* _What the exercise asks_:
Only the lines from the line holding "By looking at the" to the last line should be output, each exactly as given.

* _Image-based spatial reasoning data_:

═══

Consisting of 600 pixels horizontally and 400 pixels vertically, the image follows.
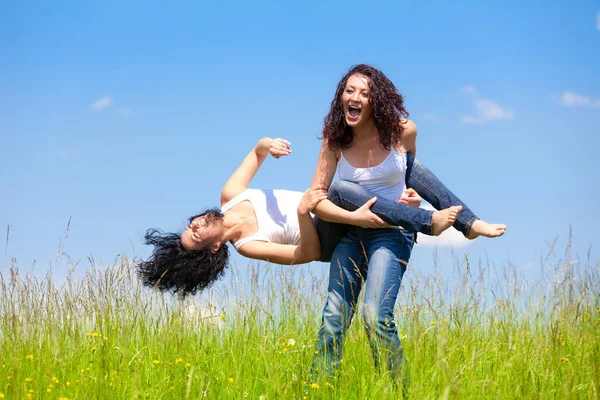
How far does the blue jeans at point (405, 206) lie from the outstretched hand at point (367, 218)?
0.05 metres

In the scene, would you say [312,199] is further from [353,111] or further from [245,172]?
[245,172]

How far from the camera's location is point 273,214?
4988 mm

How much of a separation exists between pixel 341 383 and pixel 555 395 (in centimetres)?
139

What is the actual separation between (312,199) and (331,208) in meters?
0.16

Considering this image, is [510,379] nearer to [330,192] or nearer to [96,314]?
[330,192]

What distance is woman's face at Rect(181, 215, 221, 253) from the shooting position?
17.1 feet

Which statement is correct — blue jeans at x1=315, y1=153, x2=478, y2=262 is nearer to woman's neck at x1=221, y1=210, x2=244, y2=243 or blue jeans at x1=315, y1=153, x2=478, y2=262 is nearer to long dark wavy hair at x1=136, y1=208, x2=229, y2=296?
woman's neck at x1=221, y1=210, x2=244, y2=243

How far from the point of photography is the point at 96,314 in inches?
196

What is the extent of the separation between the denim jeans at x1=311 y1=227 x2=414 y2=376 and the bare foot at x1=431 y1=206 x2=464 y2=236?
0.50 feet

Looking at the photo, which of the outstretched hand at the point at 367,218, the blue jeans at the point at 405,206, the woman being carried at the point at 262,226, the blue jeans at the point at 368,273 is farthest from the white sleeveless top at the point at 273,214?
the outstretched hand at the point at 367,218

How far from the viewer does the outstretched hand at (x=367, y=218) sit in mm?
3717

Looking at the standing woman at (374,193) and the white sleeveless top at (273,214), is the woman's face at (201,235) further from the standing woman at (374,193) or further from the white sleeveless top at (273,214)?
the standing woman at (374,193)

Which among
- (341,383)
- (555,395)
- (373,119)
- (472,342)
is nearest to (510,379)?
(555,395)

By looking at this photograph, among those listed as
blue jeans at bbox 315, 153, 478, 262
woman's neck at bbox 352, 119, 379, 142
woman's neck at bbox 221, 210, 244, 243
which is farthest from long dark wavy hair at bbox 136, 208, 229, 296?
woman's neck at bbox 352, 119, 379, 142
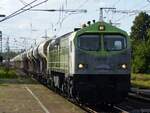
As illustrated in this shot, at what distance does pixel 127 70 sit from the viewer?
843 inches

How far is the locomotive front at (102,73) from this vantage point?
69.8ft

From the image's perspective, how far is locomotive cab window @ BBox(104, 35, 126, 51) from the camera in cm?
2186

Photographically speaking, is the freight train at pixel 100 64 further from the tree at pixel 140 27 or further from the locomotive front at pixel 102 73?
the tree at pixel 140 27

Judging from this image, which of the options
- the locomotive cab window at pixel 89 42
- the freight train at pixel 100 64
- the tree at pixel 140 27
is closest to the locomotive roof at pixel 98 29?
the freight train at pixel 100 64

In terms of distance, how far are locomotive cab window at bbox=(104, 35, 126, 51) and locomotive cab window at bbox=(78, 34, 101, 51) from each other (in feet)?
1.09

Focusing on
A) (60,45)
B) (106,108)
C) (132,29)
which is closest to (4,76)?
(60,45)

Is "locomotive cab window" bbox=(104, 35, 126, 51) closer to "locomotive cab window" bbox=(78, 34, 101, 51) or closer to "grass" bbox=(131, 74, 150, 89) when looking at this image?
"locomotive cab window" bbox=(78, 34, 101, 51)

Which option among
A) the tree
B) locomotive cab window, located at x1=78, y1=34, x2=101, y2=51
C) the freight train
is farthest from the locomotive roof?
the tree

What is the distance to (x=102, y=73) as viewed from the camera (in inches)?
839

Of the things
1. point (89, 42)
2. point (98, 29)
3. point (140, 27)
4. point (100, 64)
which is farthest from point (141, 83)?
point (140, 27)

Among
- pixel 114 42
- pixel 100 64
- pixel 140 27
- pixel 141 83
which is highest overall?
pixel 140 27

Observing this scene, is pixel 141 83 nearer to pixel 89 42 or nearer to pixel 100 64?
pixel 89 42

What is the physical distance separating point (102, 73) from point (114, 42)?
5.05 ft

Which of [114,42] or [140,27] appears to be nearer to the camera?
[114,42]
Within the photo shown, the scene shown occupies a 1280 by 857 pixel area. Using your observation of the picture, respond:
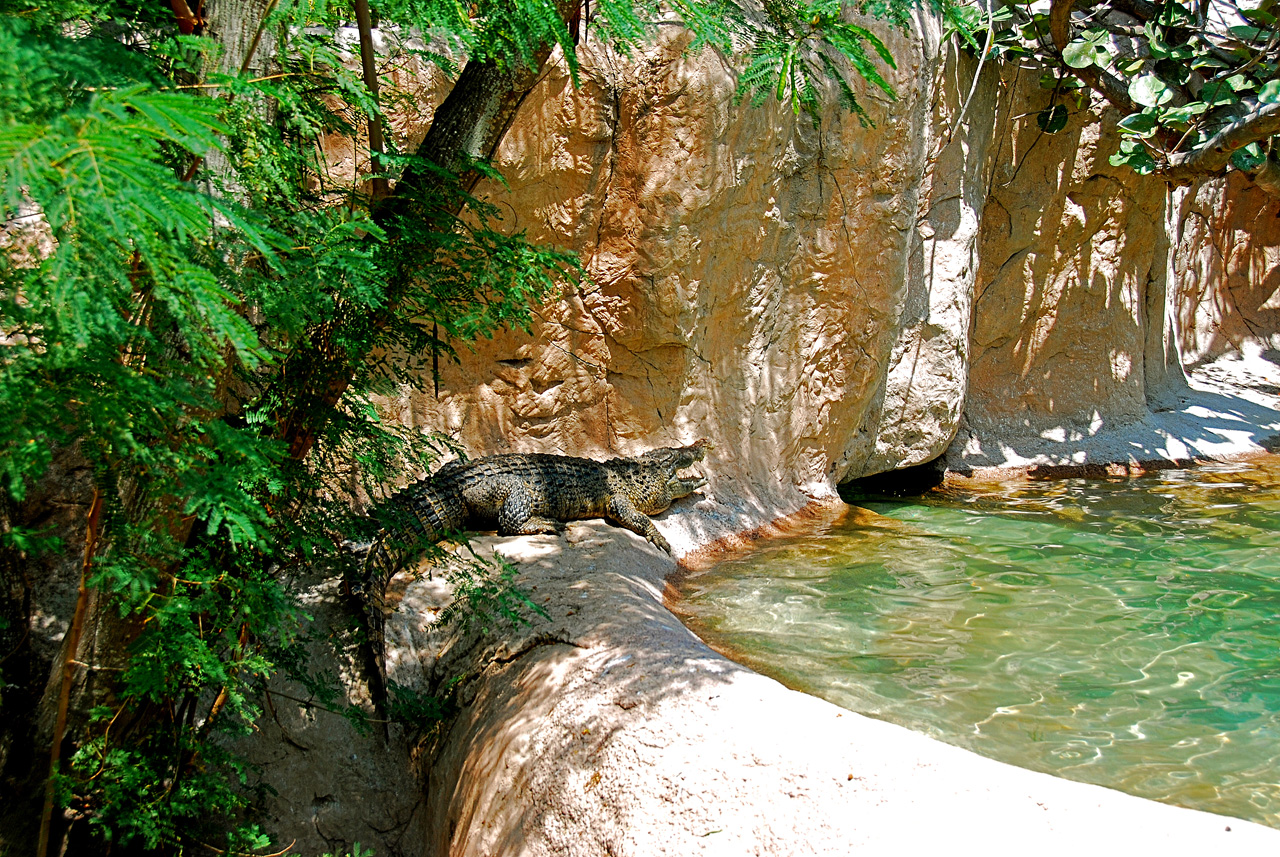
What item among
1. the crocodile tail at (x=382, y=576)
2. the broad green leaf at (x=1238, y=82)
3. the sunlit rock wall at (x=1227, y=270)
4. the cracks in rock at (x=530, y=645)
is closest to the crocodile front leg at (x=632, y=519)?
the crocodile tail at (x=382, y=576)

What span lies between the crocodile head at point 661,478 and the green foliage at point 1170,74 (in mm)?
4364

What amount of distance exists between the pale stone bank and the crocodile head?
19 cm

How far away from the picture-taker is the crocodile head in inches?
232

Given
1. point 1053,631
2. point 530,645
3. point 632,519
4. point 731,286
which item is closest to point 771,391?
point 731,286

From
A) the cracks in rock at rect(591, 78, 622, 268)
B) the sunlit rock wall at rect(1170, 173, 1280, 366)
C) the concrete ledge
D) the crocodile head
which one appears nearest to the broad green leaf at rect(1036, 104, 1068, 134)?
the sunlit rock wall at rect(1170, 173, 1280, 366)

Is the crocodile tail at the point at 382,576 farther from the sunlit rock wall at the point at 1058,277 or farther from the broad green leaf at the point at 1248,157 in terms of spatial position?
the broad green leaf at the point at 1248,157

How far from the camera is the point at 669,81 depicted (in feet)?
18.0

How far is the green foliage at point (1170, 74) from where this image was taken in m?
7.40

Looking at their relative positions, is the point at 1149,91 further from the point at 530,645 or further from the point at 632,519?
the point at 530,645

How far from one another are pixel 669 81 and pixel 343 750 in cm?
433

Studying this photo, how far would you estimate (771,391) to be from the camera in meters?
6.64

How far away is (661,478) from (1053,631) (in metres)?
2.73

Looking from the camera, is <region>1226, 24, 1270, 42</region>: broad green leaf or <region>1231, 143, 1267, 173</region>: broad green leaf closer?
<region>1231, 143, 1267, 173</region>: broad green leaf

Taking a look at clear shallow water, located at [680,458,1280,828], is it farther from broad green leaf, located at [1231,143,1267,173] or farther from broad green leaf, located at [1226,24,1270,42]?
broad green leaf, located at [1226,24,1270,42]
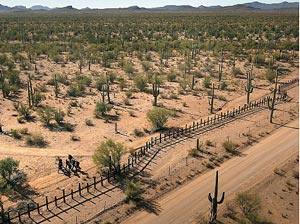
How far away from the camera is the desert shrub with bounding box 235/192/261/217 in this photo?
19281mm

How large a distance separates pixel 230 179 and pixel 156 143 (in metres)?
6.52

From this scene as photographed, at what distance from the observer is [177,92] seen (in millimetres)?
41781

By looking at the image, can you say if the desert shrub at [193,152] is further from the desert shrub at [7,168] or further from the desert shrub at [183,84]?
the desert shrub at [183,84]

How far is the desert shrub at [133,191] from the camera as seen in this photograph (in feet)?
66.9

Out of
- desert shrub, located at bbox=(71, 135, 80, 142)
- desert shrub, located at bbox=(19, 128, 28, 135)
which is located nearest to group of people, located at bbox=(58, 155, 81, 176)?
desert shrub, located at bbox=(71, 135, 80, 142)

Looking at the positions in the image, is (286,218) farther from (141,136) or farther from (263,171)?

═══

* _The solution_:
By looking at the image, can you say if the desert shrub at [193,152] is further from the desert shrub at [7,168] or further from the desert shrub at [183,84]?
the desert shrub at [183,84]

How far is the desert shrub at [133,191] from the camera as seen in this photograph (in feet)?
66.9

Out of
- desert shrub, located at bbox=(71, 135, 80, 142)
- desert shrub, located at bbox=(19, 128, 28, 135)
which is located nearest to group of people, located at bbox=(58, 155, 81, 176)?
desert shrub, located at bbox=(71, 135, 80, 142)

Looking at the positions in the image, is (286,218) farther from (141,136) or farther from (263,171)?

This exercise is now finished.